> [Instructions for the task]: After reading the data below, copy out every line that contains the word "over".

[Collected data]
BEGIN

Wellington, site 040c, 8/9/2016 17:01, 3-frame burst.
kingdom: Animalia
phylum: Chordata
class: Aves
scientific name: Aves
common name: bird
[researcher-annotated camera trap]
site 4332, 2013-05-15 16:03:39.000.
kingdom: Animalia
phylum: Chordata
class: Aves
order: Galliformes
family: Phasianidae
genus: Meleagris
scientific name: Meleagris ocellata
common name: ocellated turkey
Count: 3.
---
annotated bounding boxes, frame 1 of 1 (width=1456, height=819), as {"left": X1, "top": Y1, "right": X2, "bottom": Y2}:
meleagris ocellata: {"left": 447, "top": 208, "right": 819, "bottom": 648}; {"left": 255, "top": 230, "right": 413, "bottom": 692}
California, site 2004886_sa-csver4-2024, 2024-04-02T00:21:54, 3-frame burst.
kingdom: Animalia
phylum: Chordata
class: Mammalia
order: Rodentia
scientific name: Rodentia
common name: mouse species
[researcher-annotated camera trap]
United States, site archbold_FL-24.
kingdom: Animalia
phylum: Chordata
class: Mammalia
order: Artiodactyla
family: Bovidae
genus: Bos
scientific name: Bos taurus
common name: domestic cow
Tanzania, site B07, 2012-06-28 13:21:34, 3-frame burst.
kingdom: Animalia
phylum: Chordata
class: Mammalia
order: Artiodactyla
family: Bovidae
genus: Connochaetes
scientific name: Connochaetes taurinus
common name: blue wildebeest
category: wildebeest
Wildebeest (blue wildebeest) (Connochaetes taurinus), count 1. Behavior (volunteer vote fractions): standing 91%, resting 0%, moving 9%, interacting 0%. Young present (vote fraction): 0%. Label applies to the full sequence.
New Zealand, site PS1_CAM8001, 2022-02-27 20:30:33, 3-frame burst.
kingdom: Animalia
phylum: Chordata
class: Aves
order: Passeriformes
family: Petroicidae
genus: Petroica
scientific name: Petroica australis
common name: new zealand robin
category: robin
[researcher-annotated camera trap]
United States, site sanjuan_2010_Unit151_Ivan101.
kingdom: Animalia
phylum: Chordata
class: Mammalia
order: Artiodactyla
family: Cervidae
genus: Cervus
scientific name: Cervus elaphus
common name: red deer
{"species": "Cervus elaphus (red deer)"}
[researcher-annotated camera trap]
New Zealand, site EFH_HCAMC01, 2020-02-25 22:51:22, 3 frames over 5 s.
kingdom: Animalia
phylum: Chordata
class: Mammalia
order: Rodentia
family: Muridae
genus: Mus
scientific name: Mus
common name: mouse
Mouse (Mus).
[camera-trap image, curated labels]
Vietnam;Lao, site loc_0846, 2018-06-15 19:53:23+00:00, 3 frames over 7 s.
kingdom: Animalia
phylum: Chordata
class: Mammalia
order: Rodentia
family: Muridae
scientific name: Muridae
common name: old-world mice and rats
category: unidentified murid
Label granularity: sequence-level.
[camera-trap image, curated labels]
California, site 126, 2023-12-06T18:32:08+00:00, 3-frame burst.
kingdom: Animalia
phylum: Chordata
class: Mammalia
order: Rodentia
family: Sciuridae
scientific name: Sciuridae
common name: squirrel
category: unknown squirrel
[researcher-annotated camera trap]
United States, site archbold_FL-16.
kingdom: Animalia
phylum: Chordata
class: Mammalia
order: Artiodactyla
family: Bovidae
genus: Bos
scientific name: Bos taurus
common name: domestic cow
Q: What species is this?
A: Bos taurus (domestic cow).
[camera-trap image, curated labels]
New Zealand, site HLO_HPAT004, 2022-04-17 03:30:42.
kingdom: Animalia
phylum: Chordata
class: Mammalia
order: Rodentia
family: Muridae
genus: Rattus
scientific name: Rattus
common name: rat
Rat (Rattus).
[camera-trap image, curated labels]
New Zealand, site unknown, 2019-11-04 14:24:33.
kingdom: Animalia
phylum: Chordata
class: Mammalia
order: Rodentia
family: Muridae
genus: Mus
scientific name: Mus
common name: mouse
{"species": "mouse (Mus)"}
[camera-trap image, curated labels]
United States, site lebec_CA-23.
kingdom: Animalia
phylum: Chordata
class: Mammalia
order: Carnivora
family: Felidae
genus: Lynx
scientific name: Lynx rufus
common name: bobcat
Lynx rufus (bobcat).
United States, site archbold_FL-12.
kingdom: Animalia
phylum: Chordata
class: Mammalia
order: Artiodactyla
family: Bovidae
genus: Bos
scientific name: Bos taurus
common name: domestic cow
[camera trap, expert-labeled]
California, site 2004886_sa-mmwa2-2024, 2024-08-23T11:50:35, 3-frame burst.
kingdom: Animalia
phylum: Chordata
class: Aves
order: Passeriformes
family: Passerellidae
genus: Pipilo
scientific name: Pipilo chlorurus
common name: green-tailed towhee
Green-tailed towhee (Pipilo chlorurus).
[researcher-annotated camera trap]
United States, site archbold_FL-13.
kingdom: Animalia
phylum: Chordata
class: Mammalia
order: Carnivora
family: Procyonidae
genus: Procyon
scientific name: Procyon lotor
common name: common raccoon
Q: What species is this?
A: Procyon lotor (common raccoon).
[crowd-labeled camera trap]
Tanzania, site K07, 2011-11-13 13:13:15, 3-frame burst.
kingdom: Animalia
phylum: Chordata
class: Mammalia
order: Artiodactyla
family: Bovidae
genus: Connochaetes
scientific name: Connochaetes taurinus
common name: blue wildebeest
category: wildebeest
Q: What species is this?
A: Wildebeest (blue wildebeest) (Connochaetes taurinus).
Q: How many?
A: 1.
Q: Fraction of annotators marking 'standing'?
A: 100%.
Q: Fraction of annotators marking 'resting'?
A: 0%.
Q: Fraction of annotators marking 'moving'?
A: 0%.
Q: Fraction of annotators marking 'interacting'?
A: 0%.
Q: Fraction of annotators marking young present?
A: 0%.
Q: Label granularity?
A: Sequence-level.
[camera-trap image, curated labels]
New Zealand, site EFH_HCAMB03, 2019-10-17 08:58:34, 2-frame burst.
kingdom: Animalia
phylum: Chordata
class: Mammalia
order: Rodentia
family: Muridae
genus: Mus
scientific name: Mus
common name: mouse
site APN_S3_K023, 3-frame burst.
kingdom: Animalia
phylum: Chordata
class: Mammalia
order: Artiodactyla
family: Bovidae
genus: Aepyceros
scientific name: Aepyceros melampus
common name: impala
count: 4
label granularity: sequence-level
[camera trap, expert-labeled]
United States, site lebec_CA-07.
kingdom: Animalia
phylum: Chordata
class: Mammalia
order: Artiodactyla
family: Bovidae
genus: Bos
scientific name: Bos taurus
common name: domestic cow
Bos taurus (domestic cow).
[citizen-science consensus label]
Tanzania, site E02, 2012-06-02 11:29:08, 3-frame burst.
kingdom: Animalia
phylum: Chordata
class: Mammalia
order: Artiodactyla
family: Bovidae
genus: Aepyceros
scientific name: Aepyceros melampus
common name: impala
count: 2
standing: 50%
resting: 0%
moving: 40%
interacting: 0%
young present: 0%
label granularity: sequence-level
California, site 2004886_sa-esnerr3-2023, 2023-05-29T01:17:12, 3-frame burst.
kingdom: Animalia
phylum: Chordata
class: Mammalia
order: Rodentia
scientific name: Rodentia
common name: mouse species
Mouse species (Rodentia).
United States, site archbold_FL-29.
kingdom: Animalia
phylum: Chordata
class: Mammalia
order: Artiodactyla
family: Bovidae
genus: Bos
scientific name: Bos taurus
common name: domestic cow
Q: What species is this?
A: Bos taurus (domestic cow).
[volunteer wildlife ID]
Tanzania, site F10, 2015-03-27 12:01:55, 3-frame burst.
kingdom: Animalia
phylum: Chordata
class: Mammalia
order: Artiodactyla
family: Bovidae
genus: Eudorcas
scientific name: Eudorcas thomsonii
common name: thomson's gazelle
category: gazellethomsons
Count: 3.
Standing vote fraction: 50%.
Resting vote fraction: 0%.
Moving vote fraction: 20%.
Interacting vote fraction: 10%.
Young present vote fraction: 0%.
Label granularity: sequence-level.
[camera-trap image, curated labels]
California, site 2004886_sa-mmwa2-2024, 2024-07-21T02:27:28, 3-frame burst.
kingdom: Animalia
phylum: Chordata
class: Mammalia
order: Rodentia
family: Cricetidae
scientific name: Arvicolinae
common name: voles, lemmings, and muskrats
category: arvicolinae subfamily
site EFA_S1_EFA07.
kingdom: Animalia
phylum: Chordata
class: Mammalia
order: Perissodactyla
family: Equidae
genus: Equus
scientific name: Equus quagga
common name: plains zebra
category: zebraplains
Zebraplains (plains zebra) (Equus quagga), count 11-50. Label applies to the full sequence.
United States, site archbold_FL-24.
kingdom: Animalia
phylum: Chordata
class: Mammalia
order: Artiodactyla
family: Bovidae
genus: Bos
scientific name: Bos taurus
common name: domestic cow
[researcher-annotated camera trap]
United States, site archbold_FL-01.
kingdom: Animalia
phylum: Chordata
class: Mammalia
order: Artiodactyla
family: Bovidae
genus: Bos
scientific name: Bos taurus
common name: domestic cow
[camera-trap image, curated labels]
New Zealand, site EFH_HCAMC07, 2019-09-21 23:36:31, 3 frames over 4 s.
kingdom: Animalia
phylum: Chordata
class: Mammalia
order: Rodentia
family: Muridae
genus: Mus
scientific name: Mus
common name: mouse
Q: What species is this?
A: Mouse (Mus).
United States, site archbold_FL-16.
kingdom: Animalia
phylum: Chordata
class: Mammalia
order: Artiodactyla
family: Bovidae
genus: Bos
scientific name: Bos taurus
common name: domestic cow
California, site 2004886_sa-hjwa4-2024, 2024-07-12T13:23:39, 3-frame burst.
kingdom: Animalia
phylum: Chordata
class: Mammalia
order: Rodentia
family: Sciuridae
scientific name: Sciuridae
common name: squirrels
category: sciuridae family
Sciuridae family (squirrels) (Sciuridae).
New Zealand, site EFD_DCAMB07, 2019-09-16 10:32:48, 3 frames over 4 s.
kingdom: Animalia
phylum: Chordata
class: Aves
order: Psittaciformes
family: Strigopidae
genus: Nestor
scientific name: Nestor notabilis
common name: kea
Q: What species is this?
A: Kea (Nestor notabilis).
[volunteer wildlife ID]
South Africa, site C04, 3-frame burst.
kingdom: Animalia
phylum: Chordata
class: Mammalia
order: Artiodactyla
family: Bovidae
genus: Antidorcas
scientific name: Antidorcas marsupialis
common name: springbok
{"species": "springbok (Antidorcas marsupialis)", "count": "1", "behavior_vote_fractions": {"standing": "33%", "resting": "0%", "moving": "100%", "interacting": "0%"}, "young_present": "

END

> [Reply]:
New Zealand, site EFH_HCAMC01, 2020-02-25 22:51:22, 3 frames over 5 s.
Vietnam;Lao, site loc_0846, 2018-06-15 19:53:23+00:00, 3 frames over 7 s.
New Zealand, site EFH_HCAMC07, 2019-09-21 23:36:31, 3 frames over 4 s.
New Zealand, site EFD_DCAMB07, 2019-09-16 10:32:48, 3 frames over 4 s.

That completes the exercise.